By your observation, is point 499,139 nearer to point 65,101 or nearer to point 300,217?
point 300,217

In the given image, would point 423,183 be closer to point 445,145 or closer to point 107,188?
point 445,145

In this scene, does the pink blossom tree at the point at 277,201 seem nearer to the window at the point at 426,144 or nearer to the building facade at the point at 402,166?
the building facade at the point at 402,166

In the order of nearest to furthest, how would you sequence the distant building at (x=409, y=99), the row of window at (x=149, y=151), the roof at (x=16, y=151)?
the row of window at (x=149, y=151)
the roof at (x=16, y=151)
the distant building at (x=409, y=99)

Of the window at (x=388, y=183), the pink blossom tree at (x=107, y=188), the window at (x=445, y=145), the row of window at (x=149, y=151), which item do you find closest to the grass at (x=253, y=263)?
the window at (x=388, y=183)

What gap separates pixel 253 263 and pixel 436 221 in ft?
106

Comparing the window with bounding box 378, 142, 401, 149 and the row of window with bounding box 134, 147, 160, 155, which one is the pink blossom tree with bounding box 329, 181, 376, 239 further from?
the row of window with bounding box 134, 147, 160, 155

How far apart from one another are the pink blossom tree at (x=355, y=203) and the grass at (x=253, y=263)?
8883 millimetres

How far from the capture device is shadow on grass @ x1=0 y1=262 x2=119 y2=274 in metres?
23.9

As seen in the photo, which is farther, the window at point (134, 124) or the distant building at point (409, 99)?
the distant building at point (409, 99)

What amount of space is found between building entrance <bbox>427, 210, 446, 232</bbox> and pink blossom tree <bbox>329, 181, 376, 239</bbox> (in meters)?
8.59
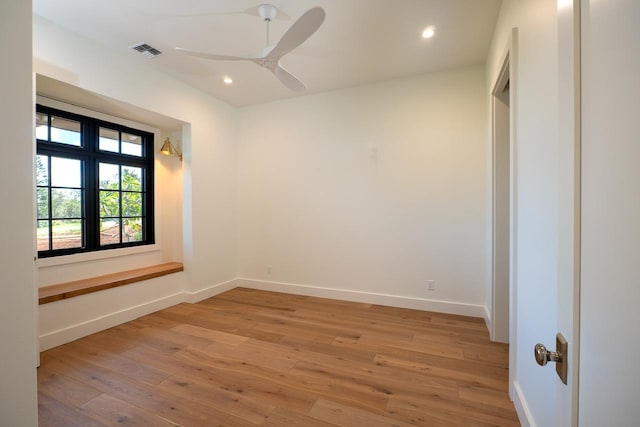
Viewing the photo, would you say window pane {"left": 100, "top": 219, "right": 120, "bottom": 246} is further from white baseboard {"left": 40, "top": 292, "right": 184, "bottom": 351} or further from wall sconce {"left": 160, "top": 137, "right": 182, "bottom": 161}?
wall sconce {"left": 160, "top": 137, "right": 182, "bottom": 161}

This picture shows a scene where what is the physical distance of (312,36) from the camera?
2.56 metres

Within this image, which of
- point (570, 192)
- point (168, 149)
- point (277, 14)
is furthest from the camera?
point (168, 149)

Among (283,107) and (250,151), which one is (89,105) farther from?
(283,107)

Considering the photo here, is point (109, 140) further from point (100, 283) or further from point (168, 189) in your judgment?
point (100, 283)

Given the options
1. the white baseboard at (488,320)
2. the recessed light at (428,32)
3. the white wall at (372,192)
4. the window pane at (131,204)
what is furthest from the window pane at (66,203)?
the white baseboard at (488,320)

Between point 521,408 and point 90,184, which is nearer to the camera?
point 521,408

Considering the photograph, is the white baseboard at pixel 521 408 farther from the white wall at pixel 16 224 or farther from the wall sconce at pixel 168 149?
the wall sconce at pixel 168 149

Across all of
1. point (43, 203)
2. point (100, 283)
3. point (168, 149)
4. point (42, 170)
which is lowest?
point (100, 283)

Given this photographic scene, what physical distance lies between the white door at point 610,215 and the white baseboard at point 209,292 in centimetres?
396

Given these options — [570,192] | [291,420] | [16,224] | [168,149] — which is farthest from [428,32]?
[168,149]

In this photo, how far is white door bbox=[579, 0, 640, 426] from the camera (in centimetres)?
42

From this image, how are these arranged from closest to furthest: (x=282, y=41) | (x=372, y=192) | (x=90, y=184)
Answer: (x=282, y=41) < (x=90, y=184) < (x=372, y=192)

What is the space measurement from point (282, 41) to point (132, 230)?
3.28m

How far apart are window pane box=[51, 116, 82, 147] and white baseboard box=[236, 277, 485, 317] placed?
Result: 279 cm
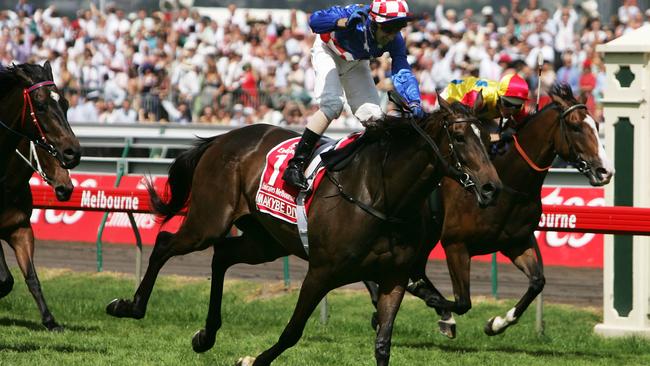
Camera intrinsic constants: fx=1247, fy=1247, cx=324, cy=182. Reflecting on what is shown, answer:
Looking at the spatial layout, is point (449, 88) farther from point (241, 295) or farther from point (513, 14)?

[Objective]
Reproduce every line above as written, skipping pictures.

[Full output]
By your observation, is point 499,139 nearer to point 65,101 or nearer to point 300,217?
point 300,217

In the given image, would point 423,183 be closer to point 445,145 or closer to point 107,188?
point 445,145

In this scene, does the pink blossom tree at the point at 277,201 seem nearer to the window at the point at 426,144 or nearer to the building facade at the point at 402,166?
the building facade at the point at 402,166

In the order of nearest to furthest, how would you sequence the distant building at (x=409, y=99), the row of window at (x=149, y=151), the roof at (x=16, y=151)?
the row of window at (x=149, y=151)
the roof at (x=16, y=151)
the distant building at (x=409, y=99)

Of the window at (x=388, y=183), the pink blossom tree at (x=107, y=188), the window at (x=445, y=145), the row of window at (x=149, y=151), which item do you find closest to the grass at (x=253, y=263)?
the window at (x=388, y=183)

What gap separates pixel 253 263 and pixel 436 221 in ft?
106

Comparing the window with bounding box 378, 142, 401, 149 and the row of window with bounding box 134, 147, 160, 155, which one is the pink blossom tree with bounding box 329, 181, 376, 239 further from?
the row of window with bounding box 134, 147, 160, 155

How far apart from one another are the pink blossom tree at (x=355, y=203) and the grass at (x=253, y=263)?
8883 millimetres

How far from the capture device is shadow on grass @ x1=0 y1=262 x2=119 y2=274 in metres?
23.9

As seen in the photo, which is farther, the window at point (134, 124) or the distant building at point (409, 99)?
the distant building at point (409, 99)

What amount of space is found between building entrance <bbox>427, 210, 446, 232</bbox> and pink blossom tree <bbox>329, 181, 376, 239</bbox> (in meters)?
8.59
Viewing the photo, would you say window pane {"left": 100, "top": 219, "right": 120, "bottom": 246} is further from white baseboard {"left": 40, "top": 292, "right": 184, "bottom": 351} or further from wall sconce {"left": 160, "top": 137, "right": 182, "bottom": 161}?
wall sconce {"left": 160, "top": 137, "right": 182, "bottom": 161}

This picture shows a scene where what is the physical distance of (312,36) from the camera?
2.56 metres

Within this image, which of
- point (570, 192)
- point (168, 149)
- point (277, 14)
is furthest from the camera?
point (168, 149)

Among (283,107) and (250,151), which one is (89,105) farther from?
(283,107)

Considering the photo here, is point (109, 140) further from point (100, 283) or further from point (168, 189) in your judgment?
point (100, 283)

Given the options
1. the white baseboard at (488,320)
2. the recessed light at (428,32)
3. the white wall at (372,192)
4. the window pane at (131,204)
what is furthest from the window pane at (66,203)?
the white baseboard at (488,320)

Between point 521,408 and point 90,184, which is nearer to the camera?
point 521,408

Considering the photograph, is the white baseboard at pixel 521 408 farther from the white wall at pixel 16 224 or farther from the wall sconce at pixel 168 149?
the wall sconce at pixel 168 149

Across all of
1. point (43, 203)
2. point (100, 283)
3. point (168, 149)
4. point (42, 170)
which is lowest?
point (100, 283)

Given this photographic scene, what physical distance lies between the white door at point 610,215 and the white baseboard at point 209,292 in centimetres?
396

Given these options — [570,192] | [291,420] | [16,224] | [168,149] — which is farthest from [428,32]?
[168,149]

In this photo, how far is white door bbox=[579, 0, 640, 426] from the camera (in centimetres)?
42

From this image, how are these arranged from closest to furthest: (x=282, y=41) | (x=372, y=192) | (x=90, y=184)
Answer: (x=282, y=41) < (x=90, y=184) < (x=372, y=192)

What is the space measurement from point (282, 41) to point (132, 230)?
3.28m

How far apart are window pane box=[51, 116, 82, 147] and white baseboard box=[236, 277, 485, 317] placed?
Result: 279 cm
Camera intrinsic constants: fx=1247, fy=1247, cx=324, cy=182. Reflecting on what is shown, answer:
Looking at the spatial layout, is point (449, 88) farther from point (241, 295) or farther from point (513, 14)?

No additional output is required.